Was the earlier judgment consequential? Judge for yourself: Bush
used the alleged uranium effort to renege in December 2002 on
deliveries of heavy fuel oil promised in return for North Korea
freezing its plutonium production program under the bilateral
agreement of 1994. The following month, North Korea ended its
freeze and expelled U.N. inspectors. It has now harvested enough
plutonium for about a dozen nuclear weapons and conducted its
first test.
Iran: Maybe, just maybe, this consistent record of hyping the
nuclear threat from the ''axis of evil'' will prompt sober minds
to look under the hood and kick the tires when it comes to Iran.

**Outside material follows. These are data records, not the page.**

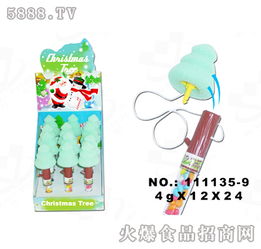 佳特圣诞树玩具糖全国招商启动 开启创意糖果市场新机遇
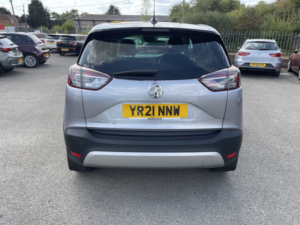 2021 Vauxhall Crossland X 1.2 Griffin in Grey — image 6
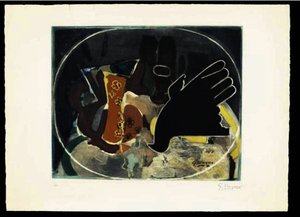 Pitcher Y Ave — Georges Braque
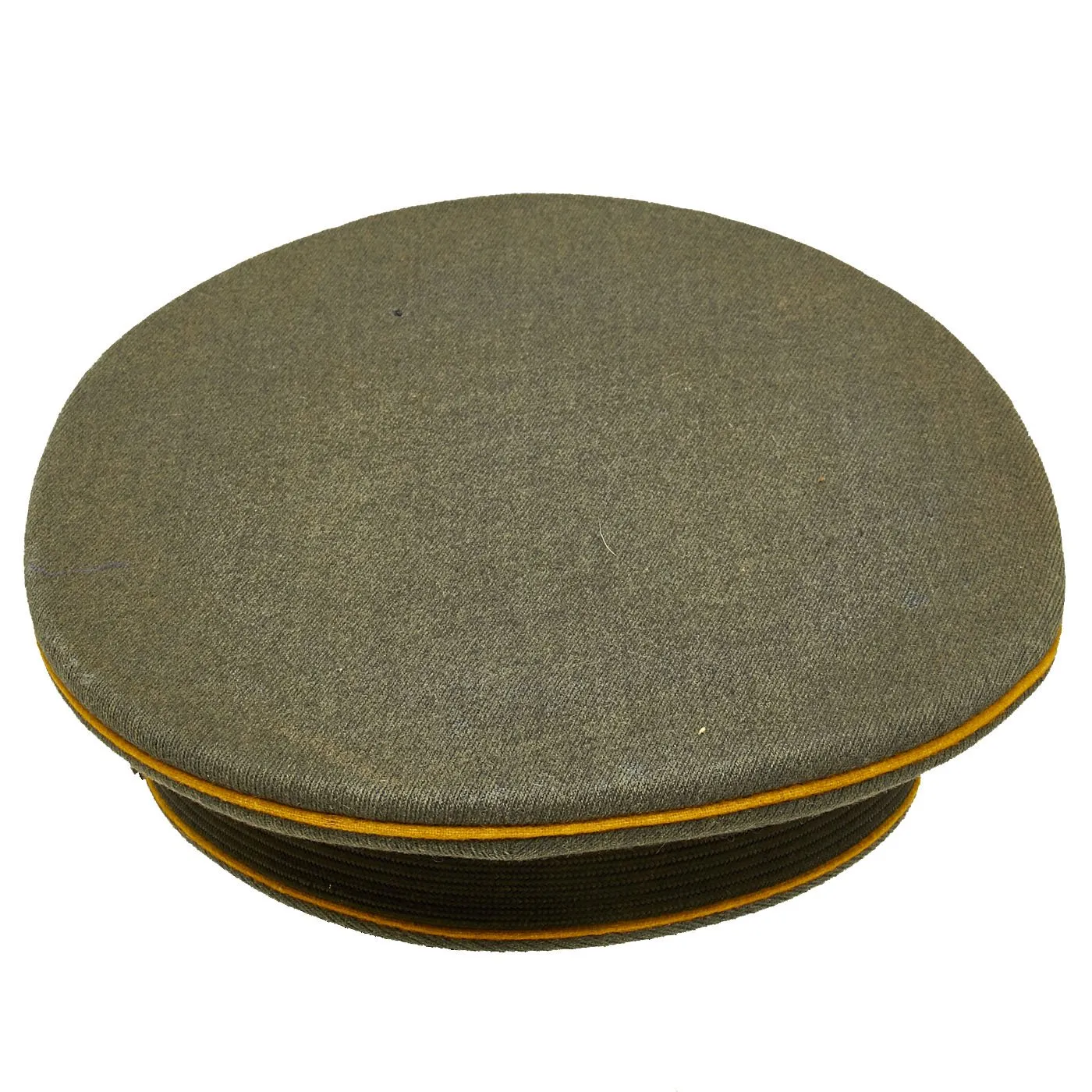 Original German WWII 1939 dated Luftwaffe Flight Branch EM-NCO Visor Cap by Kürschner & Mützenmacher - Size 54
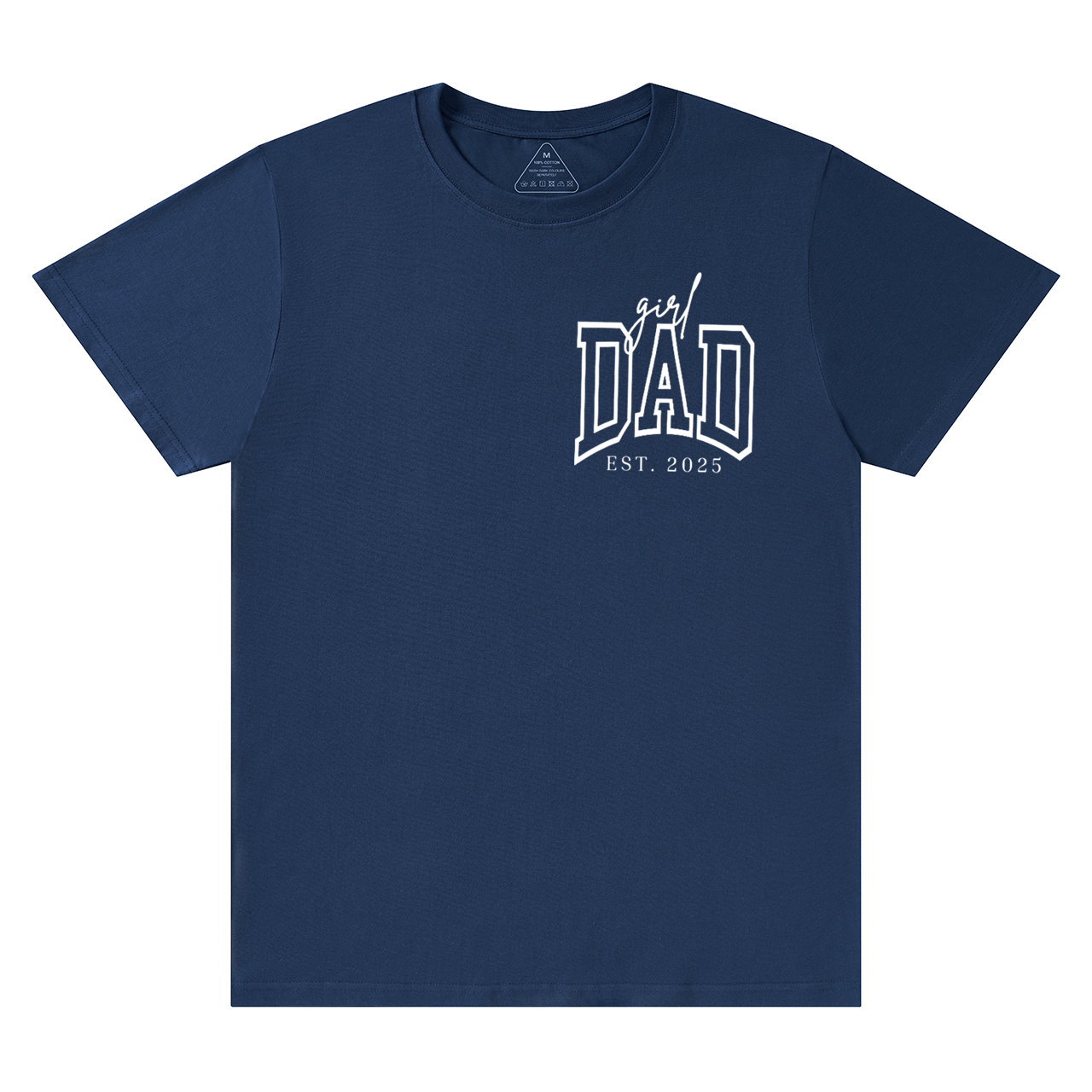 Personalized Dad Est Year T-shirt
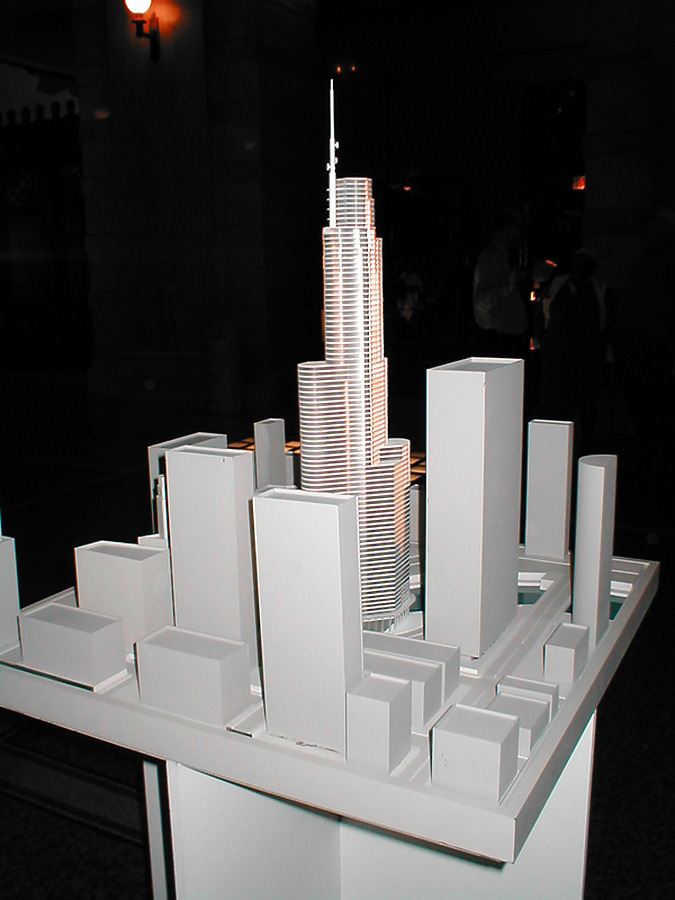 Trump International Hotel & Tower by Tom Finnegan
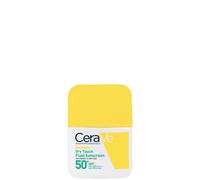 CeraVe Invisible Dry Touch Fluid Sunscreen SPF 50 for normal to oily skin with 3 essential ceramides 50 ml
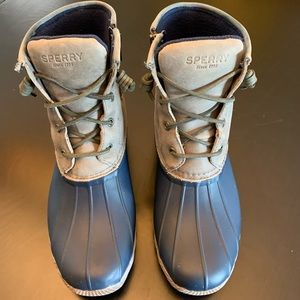Sperry Saltwater Duck boot size 10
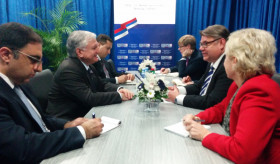 Հայաստանի և Ֆինլանդիայի արտգործնախարարների հանդիպումը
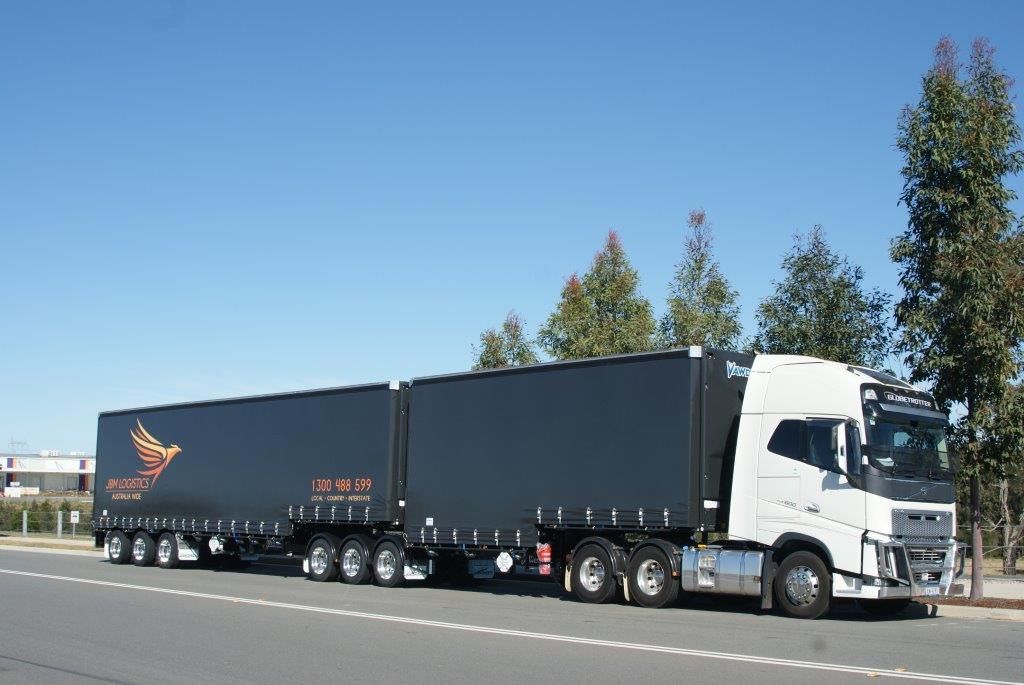Australian logistics service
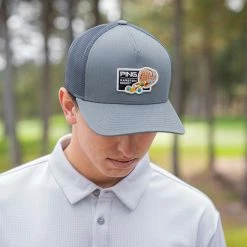 Ping Golf PING Buckets Cap -Apparel Sales Store PING Buckets Cap Slate c 63974.1654869230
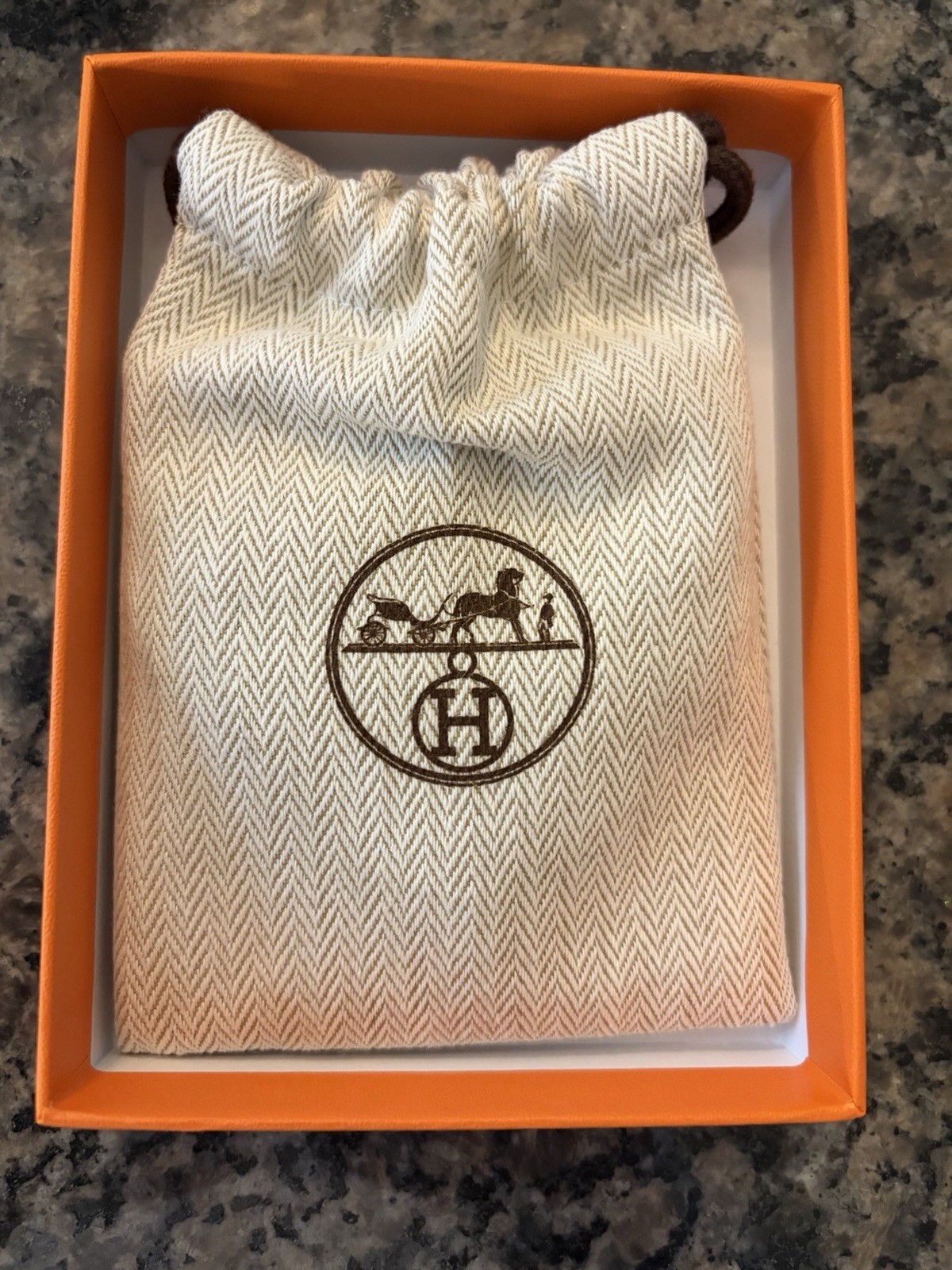 Hermes Medor Earrings Black and Gold – Brand New In Box – With Receipt!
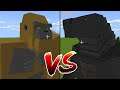 Kong VS Godzilla In Minecraft!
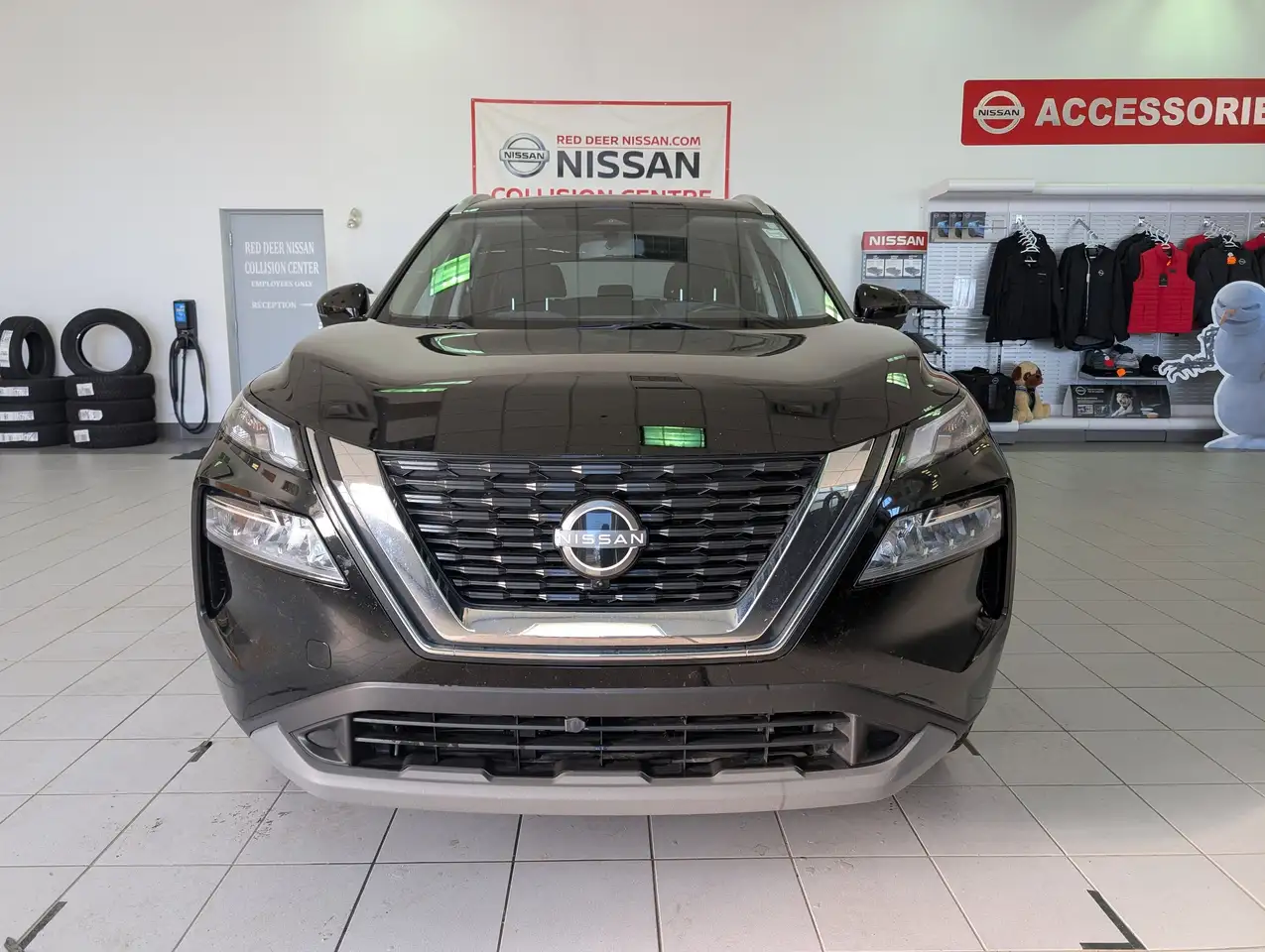 Nissan Rogue fotografie Nissan Rogue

On Iran the intelligence community at least has been consistent,
but in a manner far from reassuring. In 1995 it started saying
-- every year -- that Iran was ``within five years'' of reaching
a nuclear weapons capability. When the last National
Intelligence Estimate (NIE) was published almost two years ago,
the forecast basically was moved out to 10 years. But in a fit
of nervous caution the estimators agreed on the expression
''early-to-mid-next decade.'' Testifying before the Senate on
Feb. 27, National Intelligence Director Michael McConnell was
consistent; he used that same formula.
A fresh NIE on Iran is said to be in final draft, and McConnell
surely had been briefed on how it addresses this question. OK,
let's assume the new consistent forecast is correct -- that Iran
does intend to produce nuclear weapons and could have that
capability within that time-frame.
Hello! That would mean there is still time for unconditional
U.S.-Iran bilateral talks to address Iran's intentions even if
-- especially if -- the Iranians are determined to create a
''grave and growing danger'' of the kind fraudulently posited
for Iraq. As Churchill put it, ``Better to Jaw-Jaw Than
War-War.''
Ray McGovern chaired National Intelligence Estimates during his
27-year career as a CIA analyst and is now on the Steering Group
for Veteran Intelligence Professionals for Sanity (VIPS).